Exercise brief
Without the pictures, give the entries below again exactly as written.
════════════════
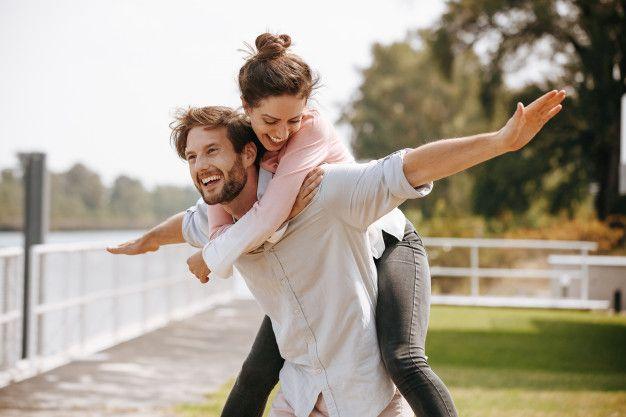 Wajib Tahu, Ini 10 Tanda Hubungan Asmara Akan Langgeng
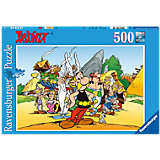 Puzzle 500 Pieces Asterix & Co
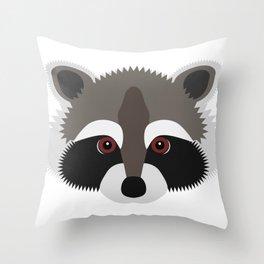 Raccoon Face Throw Pillow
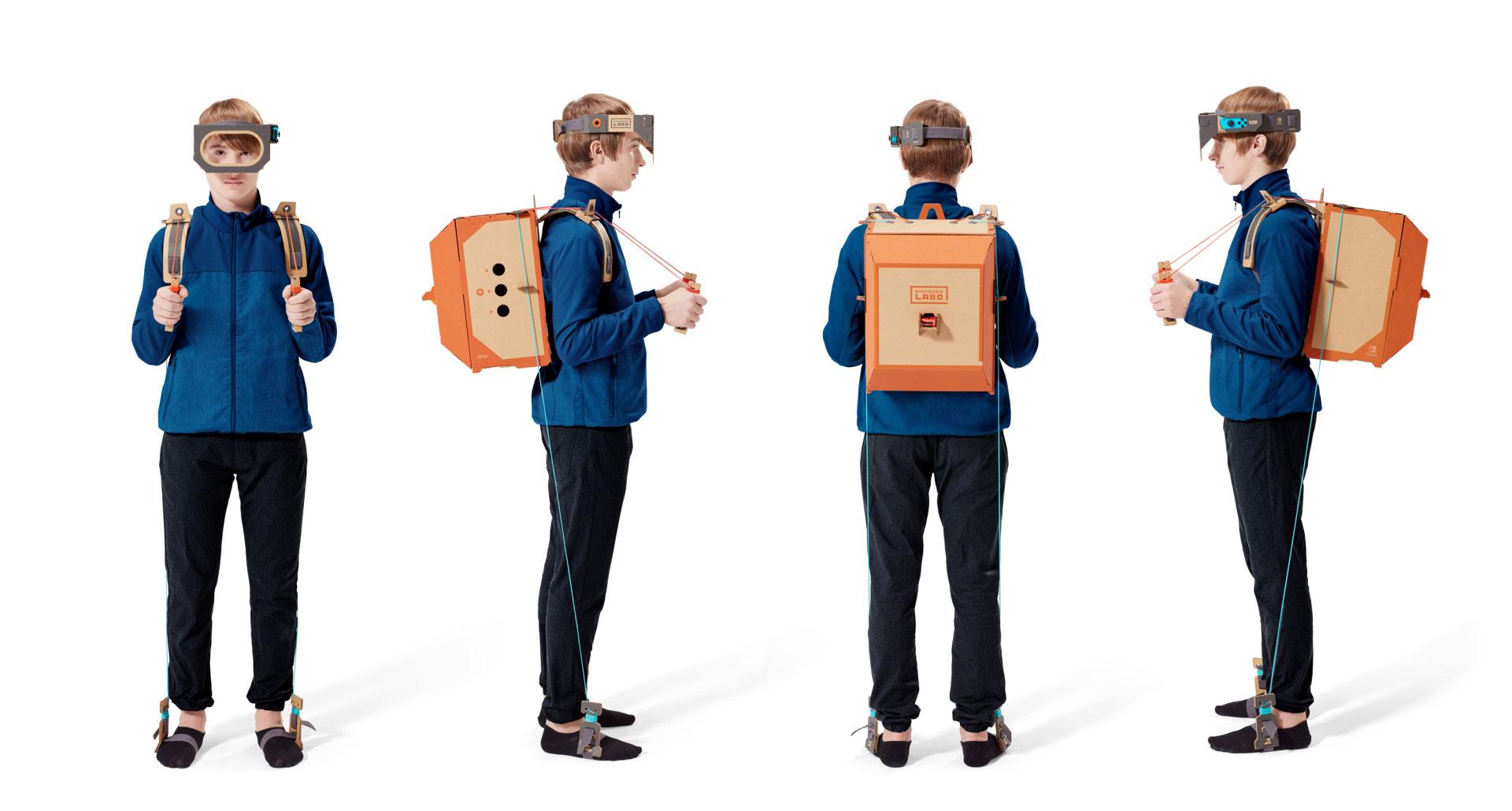 """Die digital abspielbaren Bastel-Anleitungen sind leicht verständlich, trotzdem braucht die Konstruktion eines """"Labo""""-Sets ihre Zeit: Spitzenreiter ist der abgebildete Roboter-Ganzkörper-Controller, für dessen Zusammenbau gut sechs Stunden ins Land gehen."""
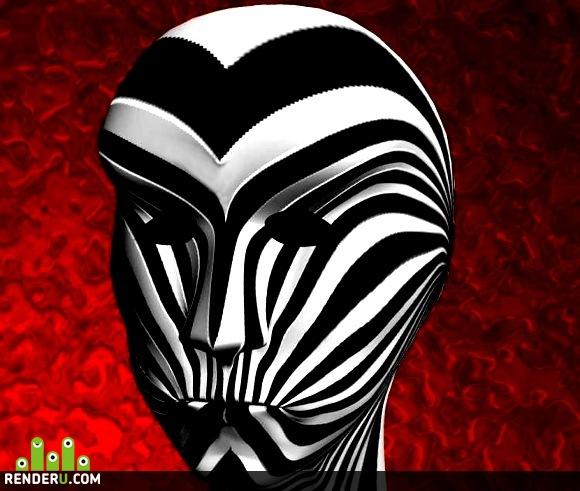 preview Zebra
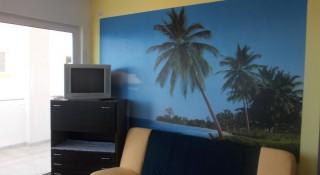 Apartament z dwoma sypialniami 4+2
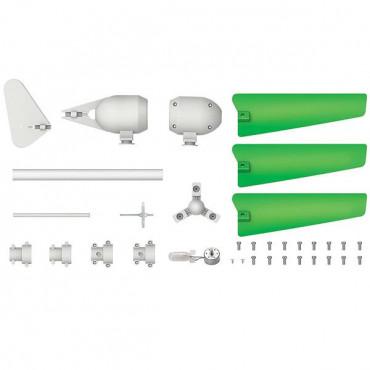 Модель ветрогенератора своими руками 4M (00-03378)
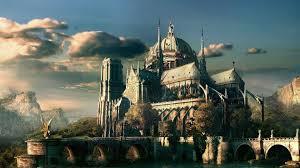 Royal_Palace.jfif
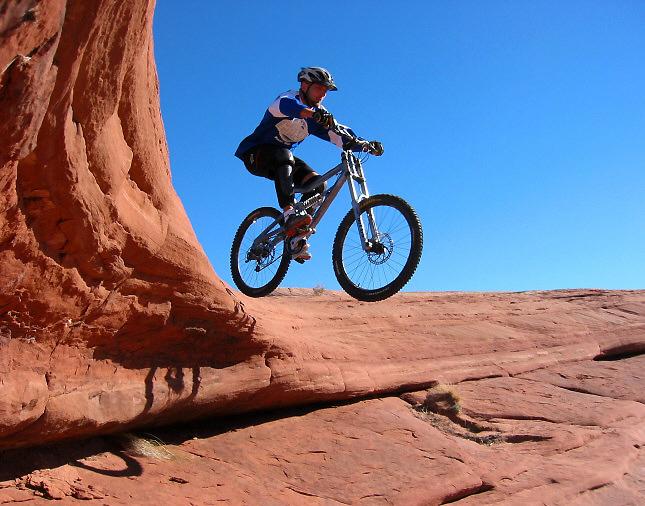 Hymasa trail opens in Moab-tusher-red-random-drop-2.jpg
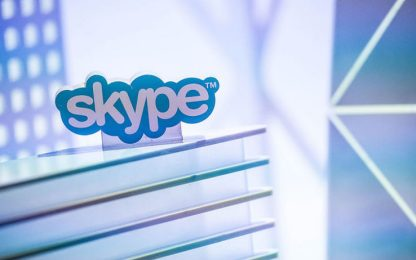 Skype come Zoom, con Meet Now videochiamate senza account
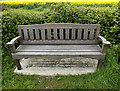 TM3384 : St.Peter South Elmham seat by Adrian Cable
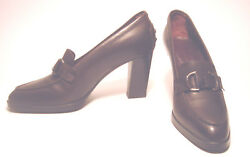 Brown Leather TOD#x27;S 3 1 4quot; Stack HEELS Shoes BUCKLE Rubber Nub Design 5.5 US $48.00
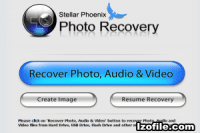 Stellar Phoenix Photo Recovery 8.0.0.1 serial key + Crack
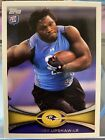 2012 Topps Football Courtney Upshaw #212 Baltimore Ravens Rookie Card. rookie card picture
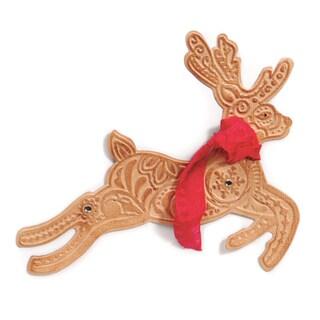 Sizzix Bigz Reindeer #2 Die Textured Impressions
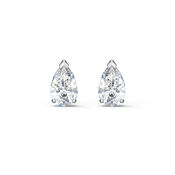Swarovski Attract Silver Pear Stud Earrings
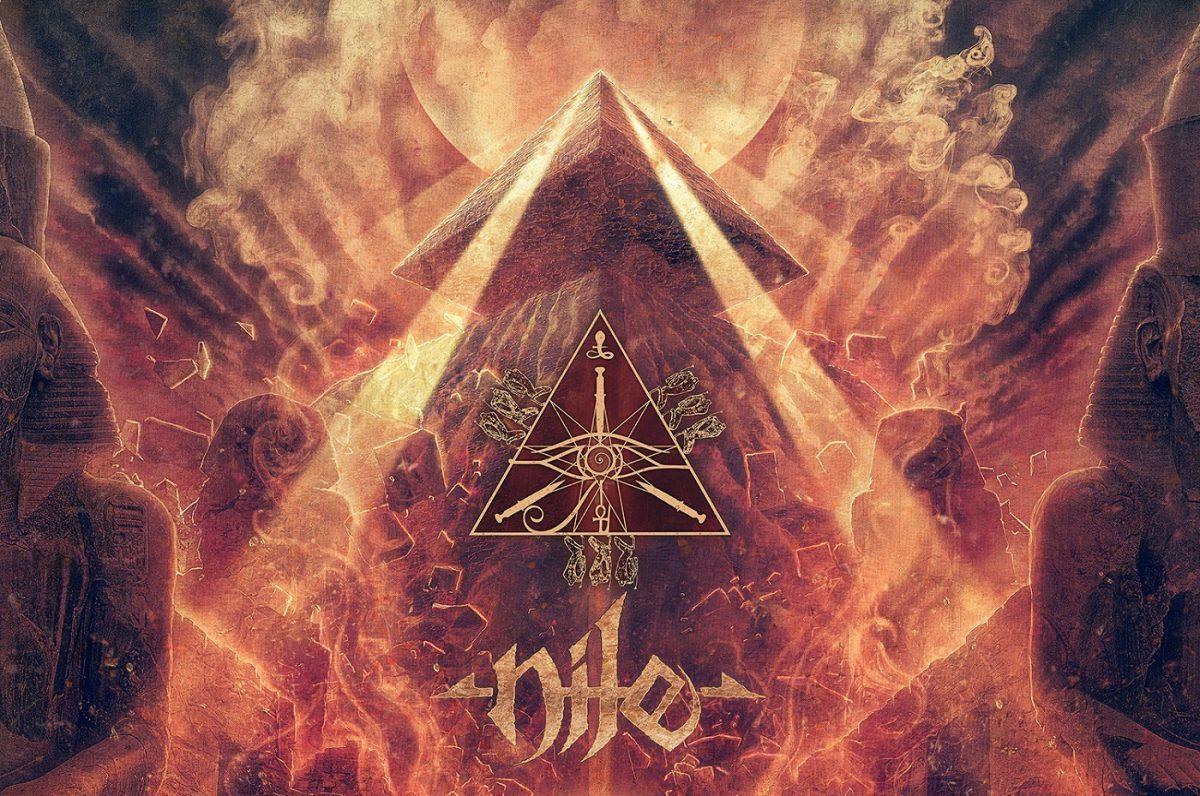 Les sorties Metal & Rock du vendredi 1er novembre 2019 (Nile/Voyager/Breaking Benjamin et autres)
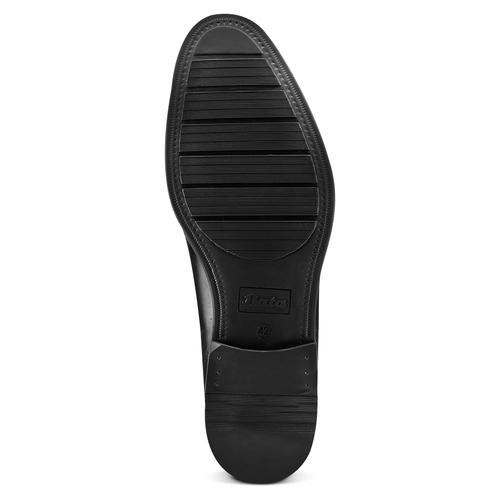 Stringate in pelle da uomo bata, nero, 824-6361 - 19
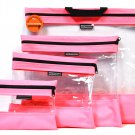 See Your Stuff The Clear Storage Bag Pink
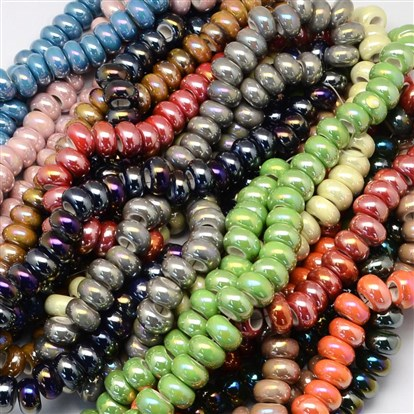 "Pearlized Plated Handmade Porcelain Bead Strands, Large Hole Beads, Rondelle, 12~13x6~7mm, Hole: 6mm; about 70pcs/strand; 17.7""-1"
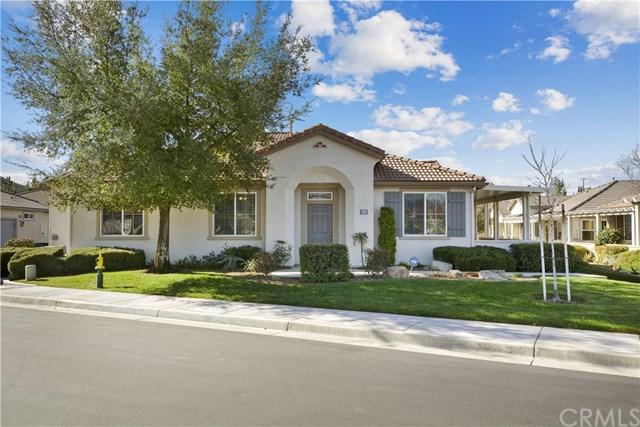 1671 Beaver Creek 'A' A, Beaumont, CA 92223 (#IV19058440) :: Angelique Koster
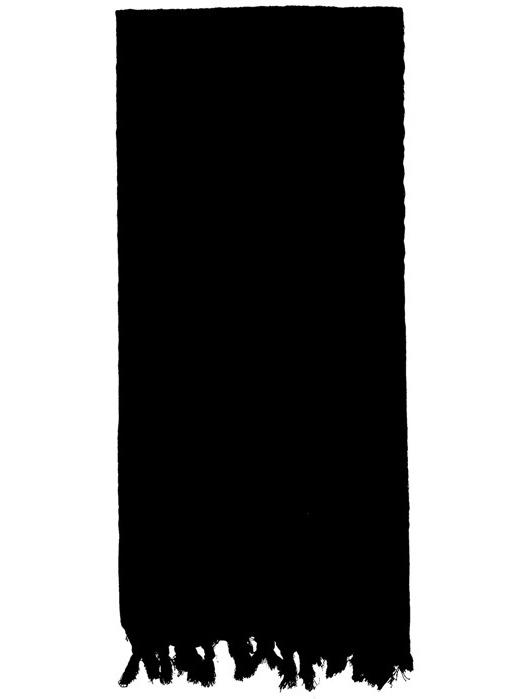 Black - Lightweight Tactical Desert Shemagh Scarf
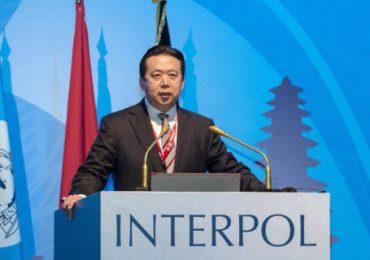 Китайский суд приговорил бывшего главу Интерпола к 13,5 годам лишения свободы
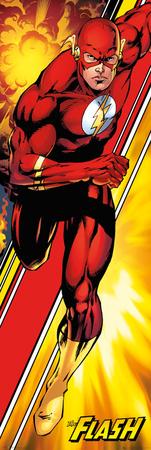 DC Comics Justice League - Flash Pósters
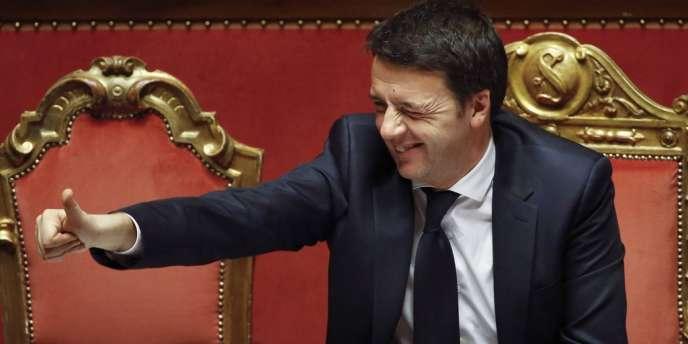 Le nouveau chef du gouvernement italien, Matteo Renzi, lors du vote de confiance du parlement, le 24 février à Rome.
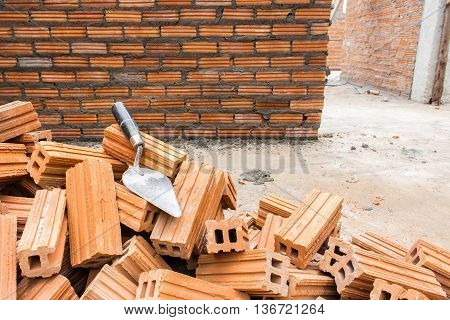 industry building brick wall in site construction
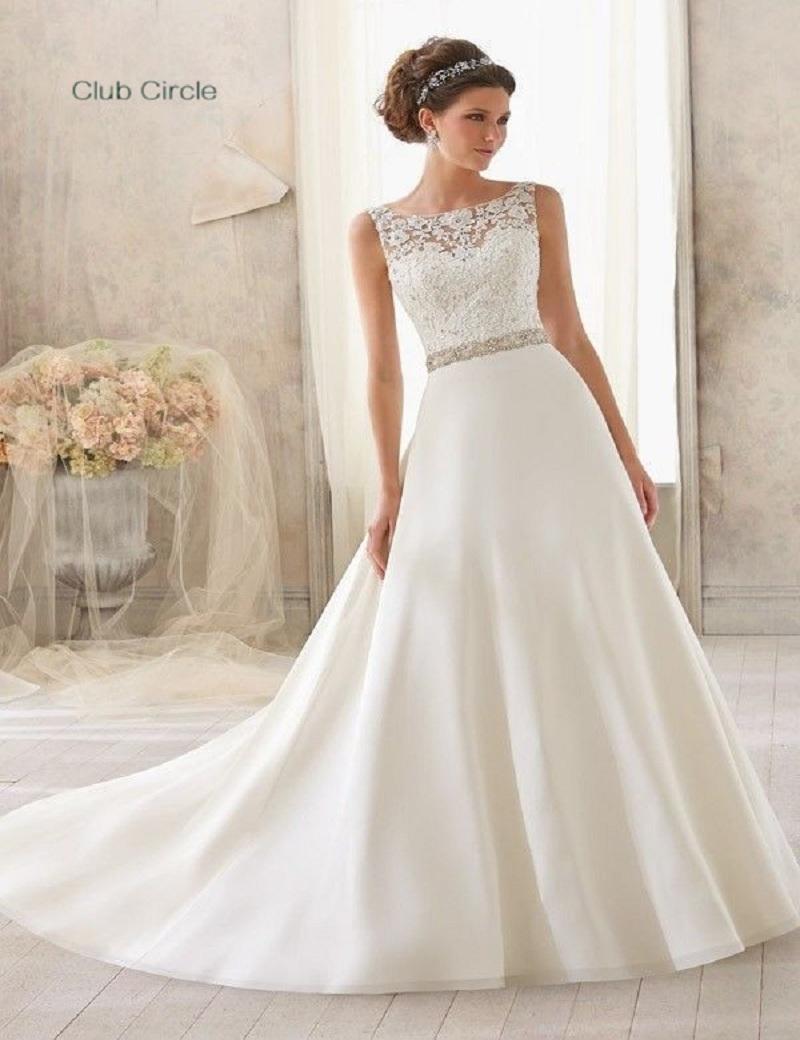 свадебное платье алкеона люкс цена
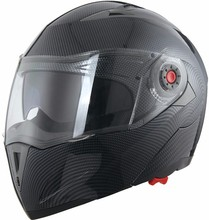 Hot sale DOT approved Dual visors flip up custom motorcylce helmet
════════════════
Expected answer
 Wajib Tahu, Ini 10 Tanda Hubungan Asmara Akan Langgeng
 Puzzle 500 Pieces Asterix & Co
 Raccoon Face Throw Pillow
 """Die digital abspielbaren Bastel-Anleitungen sind leicht verständlich, trotzdem braucht die Konstruktion eines """"Labo""""-Sets ihre Zeit: Spitzenreiter ist der abgebildete Roboter-Ganzkörper-Controller, für dessen Zusammenbau gut sechs Stunden ins Land gehen."""
 preview Zebra
 Apartament z dwoma sypialniami 4+2
 Модель ветрогенератора своими руками 4M (00-03378)
 Royal_Palace.jfif
 Hymasa trail opens in Moab-tusher-red-random-drop-2.jpg
 Skype come Zoom, con Meet Now videochiamate senza account
 TM3384 : St.Peter South Elmham seat by Adrian Cable
 Brown Leather TOD#x27;S 3 1 4quot; Stack HEELS Shoes BUCKLE Rubber Nub Design 5.5 US $48.00
 Stellar Phoenix Photo Recovery 8.0.0.1 serial key + Crack
 2012 Topps Football Courtney Upshaw #212 Baltimore Ravens Rookie Card. rookie card picture
 Sizzix Bigz Reindeer #2 Die Textured Impressions
Swarovski Attract Silver Pear Stud Earrings
 Les sorties Metal & Rock du vendredi 1er novembre 2019 (Nile/Voyager/Breaking Benjamin et autres)
 Stringate in pelle da uomo bata, nero, 824-6361 - 19
 See Your Stuff The Clear Storage Bag Pink
 "Pearlized Plated Handmade Porcelain Bead Strands, Large Hole Beads, Rondelle, 12~13x6~7mm, Hole: 6mm; about 70pcs/strand; 17.7""-1"
 1671 Beaver Creek 'A' A, Beaumont, CA 92223 (#IV19058440) :: Angelique Koster
 Black - Lightweight Tactical Desert Shemagh Scarf
 Китайский суд приговорил бывшего главу Интерпола к 13,5 годам лишения свободы
 DC Comics Justice League - Flash Pósters
 Le nouveau chef du gouvernement italien, Matteo Renzi, lors du vote de confiance du parlement, le 24 février à Rome.
 industry building brick wall in site construction
 свадебное платье алкеона люкс цена
 Hot sale DOT approved Dual visors flip up custom motorcylce helmet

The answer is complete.